Input data:
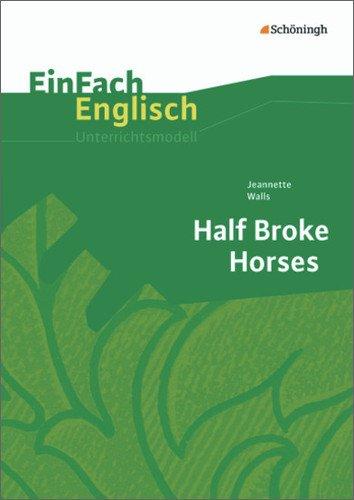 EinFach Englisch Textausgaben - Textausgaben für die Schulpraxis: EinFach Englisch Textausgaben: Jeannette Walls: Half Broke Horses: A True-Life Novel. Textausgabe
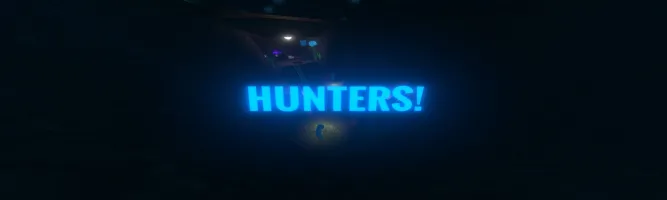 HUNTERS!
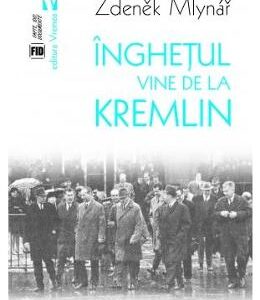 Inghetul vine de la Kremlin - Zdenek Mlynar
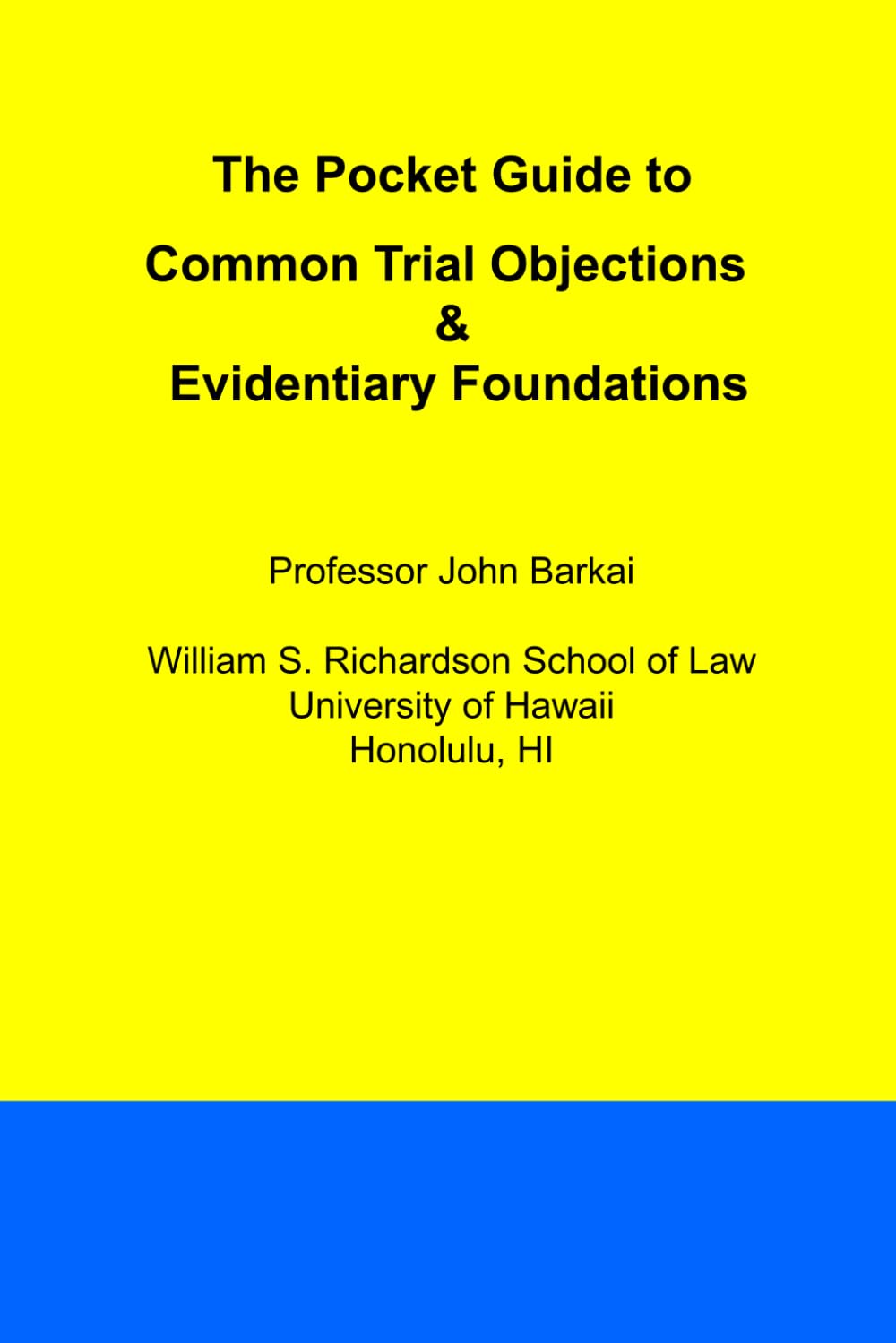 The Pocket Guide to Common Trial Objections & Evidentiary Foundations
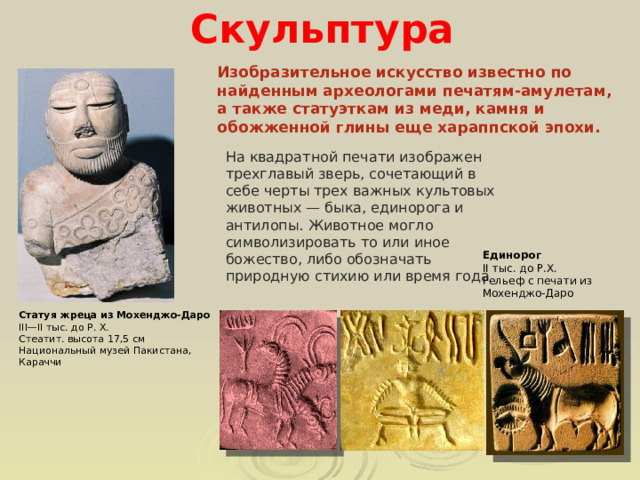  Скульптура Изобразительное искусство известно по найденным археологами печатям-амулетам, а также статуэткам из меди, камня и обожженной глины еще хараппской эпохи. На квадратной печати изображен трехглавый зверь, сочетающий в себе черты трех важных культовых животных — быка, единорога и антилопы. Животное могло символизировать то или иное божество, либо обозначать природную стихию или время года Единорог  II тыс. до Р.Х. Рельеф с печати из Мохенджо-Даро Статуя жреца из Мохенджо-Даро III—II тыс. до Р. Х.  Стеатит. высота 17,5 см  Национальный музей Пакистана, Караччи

Exercise: Would you return the records exactly as written, minus any image?

Answer to this task:
 EinFach Englisch Textausgaben - Textausgaben für die Schulpraxis: EinFach Englisch Textausgaben: Jeannette Walls: Half Broke Horses: A True-Life Novel. Textausgabe
 HUNTERS!
 Inghetul vine de la Kremlin - Zdenek Mlynar
 The Pocket Guide to Common Trial Objections & Evidentiary Foundations
  Скульптура Изобразительное искусство известно по найденным археологами печатям-амулетам, а также статуэткам из меди, камня и обожженной глины еще хараппской эпохи. На квадратной печати изображен трехглавый зверь, сочетающий в себе черты трех важных культовых животных — быка, единорога и антилопы. Животное могло символизировать то или иное божество, либо обозначать природную стихию или время года Единорог  II тыс. до Р.Х. Рельеф с печати из Мохенджо-Даро Статуя жреца из Мохенджо-Даро III—II тыс. до Р. Х.  Стеатит. высота 17,5 см  Национальный музей Пакистана, Караччи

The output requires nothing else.